» **Extrait source**:
Droit de la construction
Jurisprudence
Cour de cassation, 3e chambre civile, 5 septembre 2024, n° 21-21.970
Par cet arrêt, la Cour de cassation a confirmé la condamnation d’un cabinet d’architecte maître d’œuvre à indemniser son client à la hauteur du coût de démolition et de reconstruction d’un immeuble en raison du non-respect des règles d’accès aux personnes handicapées. En l’espèce, le petit immeuble bâti sous la maîtrise du cabinet d’architecte aurait dû disposer d’un ascenseur selon les règles en vigueur, ce qui n’était pas prévu par les plans ni donc réalisé par les constructeurs. Comme l’ajout d’un ascenseur était impossible techniquement une fois les travaux de construction achevés, le cabinet d’architecte et son assureur ont été condamnés au paiement d’une indemnité correspondant au coût de la démolition et de la reconstruction de l’immeuble.
Droit de la copropriété
Jurisprudence
Cour de cassation, 3e chambre civile, 12 septembre 2024, n° 23-14.479
Par cet arrêt, la Cour de cassation a précisé les conséquences juridiques de la division d’un terrain bénéficiant d’une servitude conventionnelle de passage. En effet, l’article 700 du Code civil dispose qu’en cas de division d’un fonds bénéficiant d’une servitude, la servitude reste due pour chaque portion, sans néanmoins que la condition du fonds assujetti soit aggravée. La Haute Cour a précisé à travers cet arrêt que l’article 700 du Code Civil « n’emporte pas de plein droit création d’une servitude entre les fonds issus de la division ».
Droit des affaires
Jurisprudence
Cour de cassation, 3e chambre civile, 16 mai 2024, n° 22-22.906
Un preneur s’étant vu refuser le renouvellement de son bail commercial avec offre d’indemnité d’éviction s’était maintenu dans les lieux en attendant le paiement et réclamait en outre des dommages et intérêts. Il est débouté par la cour d’appel qui considère qu’étant occupant sans droit ni titre depuis la résiliation du bail il ne pouvait plus se prévaloir du statut des baux commerciaux. La Cour de cassation casse l’arrêt d’appel en rappelant que les dommages et intérêts alloués ne sauraient être réduits au motif qu’il est occupant sans droit ni titre par l’effet du congé avec refus de renouvellement et offre de paiement d’une indemnité d’éviction.
Droit de l’urbanisme et de l’environnement
Règlement
Direction de l’attractivité et de l’emploi, conseil municipal de la Ville de Paris, délibération n° 2024 DAE 26, 6-9 février 2024, valable depuis le 7 août 2024
Par cette délibération motivée, la Ville de Paris a décidé de mettre en place un périmètre de sauvegarde du commerce et de l’artisanat de proximité (PSCAP) couvrant l’intégralité des 5e et 6e arrondissements, et une partie du 7e, afin d’y mener une expérimentation du droit de préemption commerciale (DPC) qui vise la « préservation des commerces culturels ». La délibération précise que le DPC peut être exercé « sur les fonds de commerce, les baux commerciaux et les fonds artisanaux pour maintenir, voire pour renforcer, la densité et la diversité des commerces culturels présents dans le périmètre » concerné. La Ville de Paris dispose d’un délai de deux mois à compter de la réception de la déclaration préalable pour exercer le droit de préemption. Son silence au terme du délai vaut renonciation à l’exercice de son droit.

» **Données sources**:
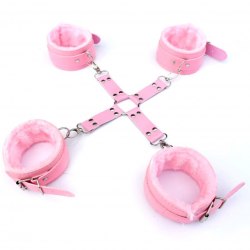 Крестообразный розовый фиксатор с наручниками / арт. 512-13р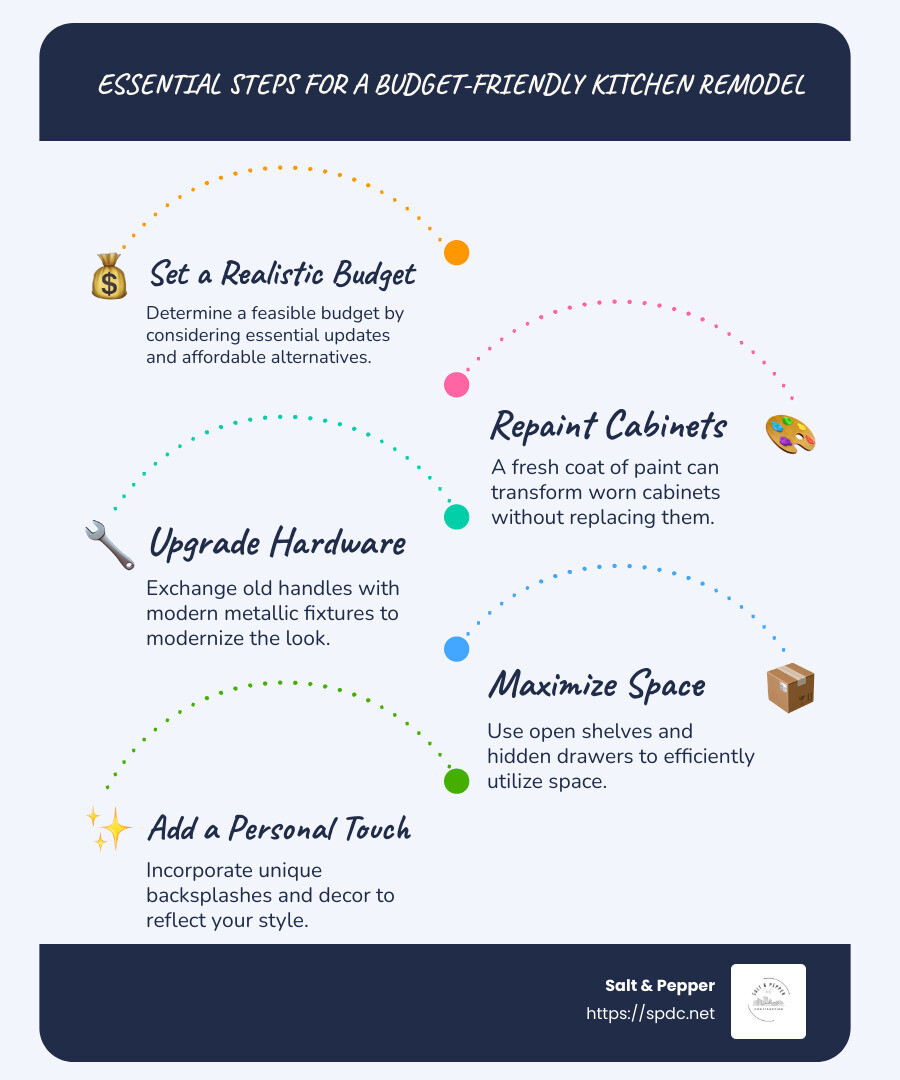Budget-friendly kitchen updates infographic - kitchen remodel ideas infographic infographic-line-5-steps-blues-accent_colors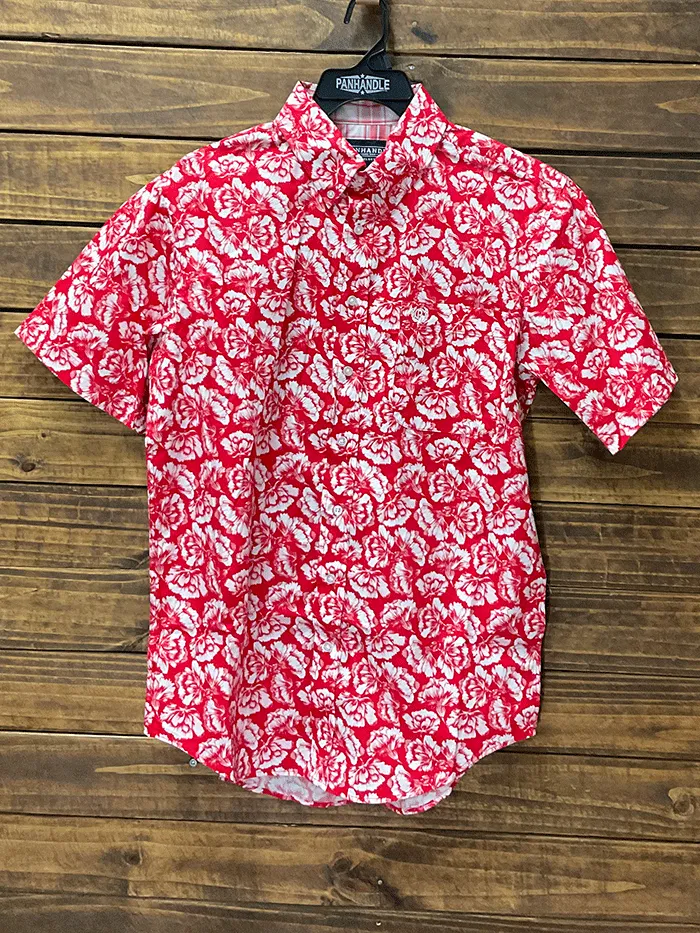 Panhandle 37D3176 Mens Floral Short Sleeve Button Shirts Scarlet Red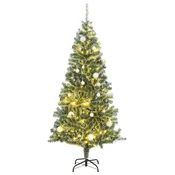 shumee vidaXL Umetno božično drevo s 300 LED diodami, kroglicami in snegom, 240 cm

» **Explorer le document**:
(a) Pouvez-vous recopier l'extrait source sur la jurisprudence, tout le passage allant de « Droit des affaires » jusqu'à « d’une indemnité d’éviction. », en substituant « locataire » à « preneur » ?
(b) Pouvez-vous poursuivre l'extrait source sur la jurisprudence en reprenant après sa dernière phrase ?

» **Corrigé de l'exercice**:
(a)
Droit des affaires
Jurisprudence
Cour de cassation, 3e chambre civile, 16 mai 2024, n° 22-22.906
Un locataire s’étant vu refuser le renouvellement de son bail commercial avec offre d’indemnité d’éviction s’était maintenu dans les lieux en attendant le paiement et réclamait en outre des dommages et intérêts. Il est débouté par la cour d’appel qui considère qu’étant occupant sans droit ni titre depuis la résiliation du bail il ne pouvait plus se prévaloir du statut des baux commerciaux. La Cour de cassation casse l’arrêt d’appel en rappelant que les dommages et intérêts alloués ne sauraient être réduits au motif qu’il est occupant sans droit ni titre par l’effet du congé avec refus de renouvellement et offre de paiement d’une indemnité d’éviction.

(b)
Droit des contrats
Règlements
Ordonnance n° 2024-562 du 19 juin 2024 modifiant et codifiant le droit de la publicité foncière
Faute de dépôt devant le Parlement d’un projet de loi de ratification dans le délai imparti, la réforme de la publicité foncière est caduque. L’ordonnance n° 2024-562 du 19 juin 2024 modifiant et codifiant le droit de la publicité foncière procédait notamment à une codification des règles de publicité foncière, définissait enfin cette dernière, simplifiait la consultation du fichier immobilier ou encore redéfinissait le périmètre des actes concernés par la publicité foncière par une formule générique très large excluant les baux de plus de 12 ans qui ne créent pas de droits pour le preneur, mais aussi les contrats de promotion.
Décret n° 2024-673 du 3 juillet 2024 portant diverses mesures de simplification de la procédure civile et relatif aux professions réglementées
Les commissaires de justice (anciennement huissiers de justice et commissaires-priseurs judiciaires) peuvent désormais proposer des services de médiation et de négociation immobilières. Ce décret permet ainsi à tout commissaire de justice d’exercer à titre accessoire l’intermédiation immobilière en vue de la vente d’un bien dont il assure déjà l’administration.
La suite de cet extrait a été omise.